Another topic for future research is the further inclusion of PISP outcome categories in existing evaluation frameworks and outcome taxonomies. The questions of how PISPs can be classified within existing taxonomies, how taxonomies could be adapted, or even if new ones should be developed hold comprehensive research potential.
Additionally, updating the review in one or two years will be of great interest as it will help to analyze how the characteristics of PISP measurement in evaluation studies have developed since the first DiGA was approved in Germany in October 2020.
Implications for practice
With DiGAs now being part of standard care for people with statutory health insurance in Germany and with PISPs now relevant in terms of approval and reimbursement decisions, Germany is breaking new ground in international comparison. These innovations, the accompanying discussions, and thus, the results of the present study are of international interest for different target groups:
(I) international digital health application manufacturers and vendors who plan to have their application approved as a DiGA in Germany, an important market in the field of mobile health applications [2]

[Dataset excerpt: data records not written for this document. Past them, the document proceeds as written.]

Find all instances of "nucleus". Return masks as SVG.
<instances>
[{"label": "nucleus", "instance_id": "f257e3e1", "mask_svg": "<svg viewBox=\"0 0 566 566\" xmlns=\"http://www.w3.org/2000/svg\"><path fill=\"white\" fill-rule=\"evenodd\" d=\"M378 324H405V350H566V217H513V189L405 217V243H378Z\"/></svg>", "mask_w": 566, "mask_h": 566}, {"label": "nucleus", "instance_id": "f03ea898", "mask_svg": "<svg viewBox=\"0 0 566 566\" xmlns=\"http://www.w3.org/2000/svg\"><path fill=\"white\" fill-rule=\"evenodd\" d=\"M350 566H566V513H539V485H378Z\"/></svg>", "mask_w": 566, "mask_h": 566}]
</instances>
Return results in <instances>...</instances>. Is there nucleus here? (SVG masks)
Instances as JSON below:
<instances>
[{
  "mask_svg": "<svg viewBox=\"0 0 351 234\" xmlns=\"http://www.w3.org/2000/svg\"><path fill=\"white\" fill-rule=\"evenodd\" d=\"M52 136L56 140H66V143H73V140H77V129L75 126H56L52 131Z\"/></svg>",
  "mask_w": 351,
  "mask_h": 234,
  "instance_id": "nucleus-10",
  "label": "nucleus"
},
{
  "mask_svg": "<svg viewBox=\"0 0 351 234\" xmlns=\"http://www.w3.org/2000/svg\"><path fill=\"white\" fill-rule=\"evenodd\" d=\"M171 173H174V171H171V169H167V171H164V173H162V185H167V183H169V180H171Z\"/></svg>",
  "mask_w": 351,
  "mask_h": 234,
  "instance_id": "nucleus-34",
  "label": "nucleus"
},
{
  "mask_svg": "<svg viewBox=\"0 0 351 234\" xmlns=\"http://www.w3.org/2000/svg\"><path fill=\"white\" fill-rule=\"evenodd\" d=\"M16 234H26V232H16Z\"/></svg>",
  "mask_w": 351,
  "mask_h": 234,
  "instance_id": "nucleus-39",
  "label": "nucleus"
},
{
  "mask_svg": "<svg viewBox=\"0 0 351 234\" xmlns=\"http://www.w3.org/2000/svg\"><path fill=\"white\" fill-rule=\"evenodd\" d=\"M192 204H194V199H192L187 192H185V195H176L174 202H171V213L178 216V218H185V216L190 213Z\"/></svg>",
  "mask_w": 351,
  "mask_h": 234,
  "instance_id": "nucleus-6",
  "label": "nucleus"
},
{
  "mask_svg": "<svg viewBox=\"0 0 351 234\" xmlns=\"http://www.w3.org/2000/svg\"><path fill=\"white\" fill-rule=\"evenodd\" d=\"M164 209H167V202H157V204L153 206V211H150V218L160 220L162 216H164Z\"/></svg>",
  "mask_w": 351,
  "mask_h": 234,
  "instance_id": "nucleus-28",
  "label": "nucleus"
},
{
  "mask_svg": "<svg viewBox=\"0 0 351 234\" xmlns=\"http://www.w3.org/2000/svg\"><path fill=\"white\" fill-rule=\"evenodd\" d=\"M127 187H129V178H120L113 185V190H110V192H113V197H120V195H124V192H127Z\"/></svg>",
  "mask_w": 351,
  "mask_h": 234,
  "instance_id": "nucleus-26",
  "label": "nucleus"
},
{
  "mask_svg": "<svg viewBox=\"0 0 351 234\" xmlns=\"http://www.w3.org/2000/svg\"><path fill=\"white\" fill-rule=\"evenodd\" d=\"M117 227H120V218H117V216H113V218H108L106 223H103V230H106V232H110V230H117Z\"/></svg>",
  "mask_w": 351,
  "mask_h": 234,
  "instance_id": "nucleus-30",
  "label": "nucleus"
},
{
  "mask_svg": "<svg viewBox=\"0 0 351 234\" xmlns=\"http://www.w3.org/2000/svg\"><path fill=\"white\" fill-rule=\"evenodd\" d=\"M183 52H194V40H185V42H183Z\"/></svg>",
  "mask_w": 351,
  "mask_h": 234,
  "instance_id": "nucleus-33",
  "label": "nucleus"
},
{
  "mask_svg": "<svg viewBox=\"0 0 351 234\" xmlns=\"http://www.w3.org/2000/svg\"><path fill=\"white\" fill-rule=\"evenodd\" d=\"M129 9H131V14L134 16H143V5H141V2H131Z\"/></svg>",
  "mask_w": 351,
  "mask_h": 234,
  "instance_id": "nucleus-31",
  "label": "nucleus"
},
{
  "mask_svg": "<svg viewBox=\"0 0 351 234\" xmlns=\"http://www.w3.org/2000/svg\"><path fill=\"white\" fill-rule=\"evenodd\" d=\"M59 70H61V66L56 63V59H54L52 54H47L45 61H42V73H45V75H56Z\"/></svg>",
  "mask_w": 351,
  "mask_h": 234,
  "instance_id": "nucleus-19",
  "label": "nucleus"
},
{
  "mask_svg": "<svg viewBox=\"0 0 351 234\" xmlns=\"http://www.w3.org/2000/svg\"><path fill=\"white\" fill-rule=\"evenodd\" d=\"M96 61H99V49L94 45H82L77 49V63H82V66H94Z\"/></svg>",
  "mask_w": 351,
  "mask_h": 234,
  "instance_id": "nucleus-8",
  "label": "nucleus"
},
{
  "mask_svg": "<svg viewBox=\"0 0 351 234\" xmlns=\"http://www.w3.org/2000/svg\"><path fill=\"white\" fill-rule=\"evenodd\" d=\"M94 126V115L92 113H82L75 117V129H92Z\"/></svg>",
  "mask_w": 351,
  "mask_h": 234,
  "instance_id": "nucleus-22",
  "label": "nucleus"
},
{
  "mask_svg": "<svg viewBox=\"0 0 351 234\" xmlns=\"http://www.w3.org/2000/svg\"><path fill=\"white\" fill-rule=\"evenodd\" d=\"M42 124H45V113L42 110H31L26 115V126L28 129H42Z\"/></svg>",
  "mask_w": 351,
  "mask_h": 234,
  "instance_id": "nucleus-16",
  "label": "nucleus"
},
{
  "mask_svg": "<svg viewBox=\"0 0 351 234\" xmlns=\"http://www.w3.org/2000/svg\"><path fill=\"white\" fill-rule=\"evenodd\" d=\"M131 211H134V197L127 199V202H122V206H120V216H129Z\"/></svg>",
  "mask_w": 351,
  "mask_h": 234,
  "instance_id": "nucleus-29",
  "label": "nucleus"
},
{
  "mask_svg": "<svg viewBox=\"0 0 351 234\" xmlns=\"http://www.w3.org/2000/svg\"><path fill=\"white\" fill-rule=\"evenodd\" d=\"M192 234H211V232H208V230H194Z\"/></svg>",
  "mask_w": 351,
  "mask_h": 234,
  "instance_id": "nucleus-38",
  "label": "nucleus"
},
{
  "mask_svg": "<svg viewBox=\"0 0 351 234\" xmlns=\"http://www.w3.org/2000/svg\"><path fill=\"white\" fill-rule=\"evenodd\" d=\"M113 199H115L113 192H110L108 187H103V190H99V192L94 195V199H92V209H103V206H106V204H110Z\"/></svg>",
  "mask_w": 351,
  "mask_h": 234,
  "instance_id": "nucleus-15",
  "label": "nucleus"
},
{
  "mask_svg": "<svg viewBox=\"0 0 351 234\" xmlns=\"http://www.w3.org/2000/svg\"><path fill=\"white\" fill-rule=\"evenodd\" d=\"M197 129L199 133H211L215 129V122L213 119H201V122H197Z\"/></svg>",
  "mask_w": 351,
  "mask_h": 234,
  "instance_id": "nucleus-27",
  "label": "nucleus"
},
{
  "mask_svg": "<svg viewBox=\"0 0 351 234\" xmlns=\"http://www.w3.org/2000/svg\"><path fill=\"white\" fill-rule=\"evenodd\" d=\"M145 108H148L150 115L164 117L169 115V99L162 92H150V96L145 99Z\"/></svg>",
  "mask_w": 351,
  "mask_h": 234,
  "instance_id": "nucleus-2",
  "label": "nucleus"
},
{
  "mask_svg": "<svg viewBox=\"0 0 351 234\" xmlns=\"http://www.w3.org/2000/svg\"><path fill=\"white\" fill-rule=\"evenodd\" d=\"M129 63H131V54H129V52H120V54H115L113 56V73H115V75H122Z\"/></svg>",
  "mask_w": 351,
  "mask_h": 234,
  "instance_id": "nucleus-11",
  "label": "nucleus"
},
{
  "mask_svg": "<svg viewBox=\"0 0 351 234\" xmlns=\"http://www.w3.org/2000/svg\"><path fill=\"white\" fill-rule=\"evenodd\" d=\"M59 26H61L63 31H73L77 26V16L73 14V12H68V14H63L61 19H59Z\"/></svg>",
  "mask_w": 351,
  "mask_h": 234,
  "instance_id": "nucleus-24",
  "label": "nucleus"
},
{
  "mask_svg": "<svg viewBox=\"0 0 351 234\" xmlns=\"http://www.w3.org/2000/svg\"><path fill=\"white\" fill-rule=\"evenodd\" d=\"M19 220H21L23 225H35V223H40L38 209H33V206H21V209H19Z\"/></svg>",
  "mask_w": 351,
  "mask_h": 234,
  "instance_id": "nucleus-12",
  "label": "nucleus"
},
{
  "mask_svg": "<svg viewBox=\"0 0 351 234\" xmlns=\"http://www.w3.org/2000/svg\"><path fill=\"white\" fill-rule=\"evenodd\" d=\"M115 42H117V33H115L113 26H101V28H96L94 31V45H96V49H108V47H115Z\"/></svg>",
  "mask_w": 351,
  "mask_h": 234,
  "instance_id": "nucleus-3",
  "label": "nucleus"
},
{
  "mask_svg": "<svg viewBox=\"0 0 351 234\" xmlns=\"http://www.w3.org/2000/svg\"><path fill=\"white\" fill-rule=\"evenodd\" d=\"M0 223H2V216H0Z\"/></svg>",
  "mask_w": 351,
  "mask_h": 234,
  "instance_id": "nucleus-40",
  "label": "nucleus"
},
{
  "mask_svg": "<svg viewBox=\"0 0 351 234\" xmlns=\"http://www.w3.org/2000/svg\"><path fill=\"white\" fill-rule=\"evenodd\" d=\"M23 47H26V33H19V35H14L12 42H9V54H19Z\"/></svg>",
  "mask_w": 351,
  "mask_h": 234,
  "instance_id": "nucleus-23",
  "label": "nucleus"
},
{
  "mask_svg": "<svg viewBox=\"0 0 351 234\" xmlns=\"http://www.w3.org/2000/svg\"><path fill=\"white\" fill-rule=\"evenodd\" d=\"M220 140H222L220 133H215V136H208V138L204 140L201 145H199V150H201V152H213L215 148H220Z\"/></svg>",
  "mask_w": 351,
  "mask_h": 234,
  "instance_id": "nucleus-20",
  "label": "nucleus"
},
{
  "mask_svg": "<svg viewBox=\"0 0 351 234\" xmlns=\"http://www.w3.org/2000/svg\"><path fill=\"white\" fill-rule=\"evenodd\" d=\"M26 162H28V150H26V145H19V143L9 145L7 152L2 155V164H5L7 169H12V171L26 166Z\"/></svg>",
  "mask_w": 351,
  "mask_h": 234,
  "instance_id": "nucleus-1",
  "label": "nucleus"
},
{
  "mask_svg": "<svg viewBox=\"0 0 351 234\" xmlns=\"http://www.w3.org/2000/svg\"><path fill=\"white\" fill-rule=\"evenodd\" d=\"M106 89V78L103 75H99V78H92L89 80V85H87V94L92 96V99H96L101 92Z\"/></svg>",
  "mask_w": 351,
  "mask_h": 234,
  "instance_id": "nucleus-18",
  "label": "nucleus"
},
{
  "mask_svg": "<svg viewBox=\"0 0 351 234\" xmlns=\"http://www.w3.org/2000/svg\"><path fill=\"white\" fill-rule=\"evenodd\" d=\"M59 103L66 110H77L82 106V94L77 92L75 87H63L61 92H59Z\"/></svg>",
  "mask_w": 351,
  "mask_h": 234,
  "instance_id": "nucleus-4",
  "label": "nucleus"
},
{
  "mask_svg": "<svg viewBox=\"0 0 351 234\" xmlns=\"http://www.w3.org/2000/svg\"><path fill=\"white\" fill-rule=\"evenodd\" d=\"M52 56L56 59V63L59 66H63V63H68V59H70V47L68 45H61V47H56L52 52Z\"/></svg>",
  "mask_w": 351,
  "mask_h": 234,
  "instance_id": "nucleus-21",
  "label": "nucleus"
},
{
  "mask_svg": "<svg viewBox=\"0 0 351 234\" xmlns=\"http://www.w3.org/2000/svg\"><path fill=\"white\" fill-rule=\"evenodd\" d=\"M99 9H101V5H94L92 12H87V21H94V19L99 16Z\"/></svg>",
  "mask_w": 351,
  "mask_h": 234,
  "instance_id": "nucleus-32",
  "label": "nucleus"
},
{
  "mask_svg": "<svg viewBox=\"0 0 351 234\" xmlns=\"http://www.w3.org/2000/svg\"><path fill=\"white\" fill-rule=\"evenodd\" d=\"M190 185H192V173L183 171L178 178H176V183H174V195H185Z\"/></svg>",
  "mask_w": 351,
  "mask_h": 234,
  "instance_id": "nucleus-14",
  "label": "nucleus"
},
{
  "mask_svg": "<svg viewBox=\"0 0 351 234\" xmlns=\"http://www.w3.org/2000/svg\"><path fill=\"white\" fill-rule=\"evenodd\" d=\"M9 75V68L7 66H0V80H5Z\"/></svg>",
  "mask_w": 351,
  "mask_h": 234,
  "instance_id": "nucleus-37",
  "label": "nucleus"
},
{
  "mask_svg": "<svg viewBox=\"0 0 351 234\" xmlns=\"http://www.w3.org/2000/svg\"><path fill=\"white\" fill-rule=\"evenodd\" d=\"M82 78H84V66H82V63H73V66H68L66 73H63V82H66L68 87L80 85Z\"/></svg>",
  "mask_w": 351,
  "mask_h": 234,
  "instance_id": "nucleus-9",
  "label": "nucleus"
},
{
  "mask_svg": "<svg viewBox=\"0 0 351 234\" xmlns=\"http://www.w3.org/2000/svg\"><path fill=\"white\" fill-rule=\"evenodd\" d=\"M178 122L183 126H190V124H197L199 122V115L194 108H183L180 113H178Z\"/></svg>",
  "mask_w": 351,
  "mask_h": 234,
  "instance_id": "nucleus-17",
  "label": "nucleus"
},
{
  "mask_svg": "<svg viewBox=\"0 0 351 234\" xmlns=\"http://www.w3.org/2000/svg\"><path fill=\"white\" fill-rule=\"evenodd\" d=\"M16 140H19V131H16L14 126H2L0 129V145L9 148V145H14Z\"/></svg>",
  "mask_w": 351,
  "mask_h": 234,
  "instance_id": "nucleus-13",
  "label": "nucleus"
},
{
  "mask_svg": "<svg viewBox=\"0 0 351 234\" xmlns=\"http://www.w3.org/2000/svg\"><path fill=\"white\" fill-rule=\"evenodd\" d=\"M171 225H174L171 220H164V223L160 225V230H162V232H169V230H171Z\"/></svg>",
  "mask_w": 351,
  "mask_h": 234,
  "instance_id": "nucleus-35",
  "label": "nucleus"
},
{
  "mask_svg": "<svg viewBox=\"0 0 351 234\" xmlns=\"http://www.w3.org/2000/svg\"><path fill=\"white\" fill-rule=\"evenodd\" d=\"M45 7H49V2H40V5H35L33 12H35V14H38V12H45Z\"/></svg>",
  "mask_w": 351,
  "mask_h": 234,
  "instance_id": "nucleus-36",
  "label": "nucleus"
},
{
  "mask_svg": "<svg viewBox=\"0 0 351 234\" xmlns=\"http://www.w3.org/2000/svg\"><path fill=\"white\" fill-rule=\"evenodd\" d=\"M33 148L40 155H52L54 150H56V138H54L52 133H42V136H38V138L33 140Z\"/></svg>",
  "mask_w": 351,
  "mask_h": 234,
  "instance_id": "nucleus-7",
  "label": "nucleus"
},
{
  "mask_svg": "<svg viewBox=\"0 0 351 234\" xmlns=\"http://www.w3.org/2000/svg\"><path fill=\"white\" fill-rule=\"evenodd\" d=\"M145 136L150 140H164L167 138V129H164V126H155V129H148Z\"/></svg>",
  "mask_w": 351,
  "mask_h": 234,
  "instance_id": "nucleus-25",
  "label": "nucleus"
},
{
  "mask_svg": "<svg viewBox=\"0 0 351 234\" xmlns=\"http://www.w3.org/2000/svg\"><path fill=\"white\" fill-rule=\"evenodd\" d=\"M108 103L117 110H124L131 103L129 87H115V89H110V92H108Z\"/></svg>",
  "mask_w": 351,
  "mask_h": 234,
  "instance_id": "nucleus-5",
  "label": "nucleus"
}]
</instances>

(II) representatives of governments, and healthcare systems worldwide concerning the significance of PISP in evaluation studies of digital health applications and the associated DiGA approval and reimbursement process [2]
(III) patients, who gain low-threshold access to quality-assured and evidence-based digital health applications and whose perspective and potential benefits have become significantly more important through innovative German legislation. This greater consideration of patient benefits when implementing and evaluating care interventions follows the principles of value-based healthcare [7].
Limitations
Currently, no legally binding document elaborates on the single PISP outcome categories, the corresponding outcome domains, outcomes, or outcome measurement instruments. This lack of explanation made it difficult for us to assign the single outcomes to the respective PISP outcome categories. However, to sharpen our understanding, we used the explanations from the DiGA Guide (Table 2)(5) and insights from a text book published by an expert committee of the Federal Ministry of Health for digital health interventions.(73) Furthermore, the interventions and study settings described in the articles were considered for the assignment of outcomes to the respective PISP outcome categories, and the entire data extraction was done by two reviewers independently. Nonetheless, the difficulties we faced illustrate again the need for further clarification of which outcomes and outcome measurement instruments can be assigned to the 9 PISP outcome domains.
As this was the follow-up analysis of an existing review not directed at measuring the effectiveness of an intervention, no a priori registration of the review was filed. However, the previous review used validated search strategies as well as a piloted data extraction strategy.
Given the fact that we did not aim to measure intervention effectiveness, we refrained from any quality assessment. Therefore, no statement can be made on potential risks of bias within the included studies.
Since we were unable to obtain any additional references from the extensive aditional searches, we assume that the initial data set and thus the conduct of a subreview was an appropriate method to address our research questions.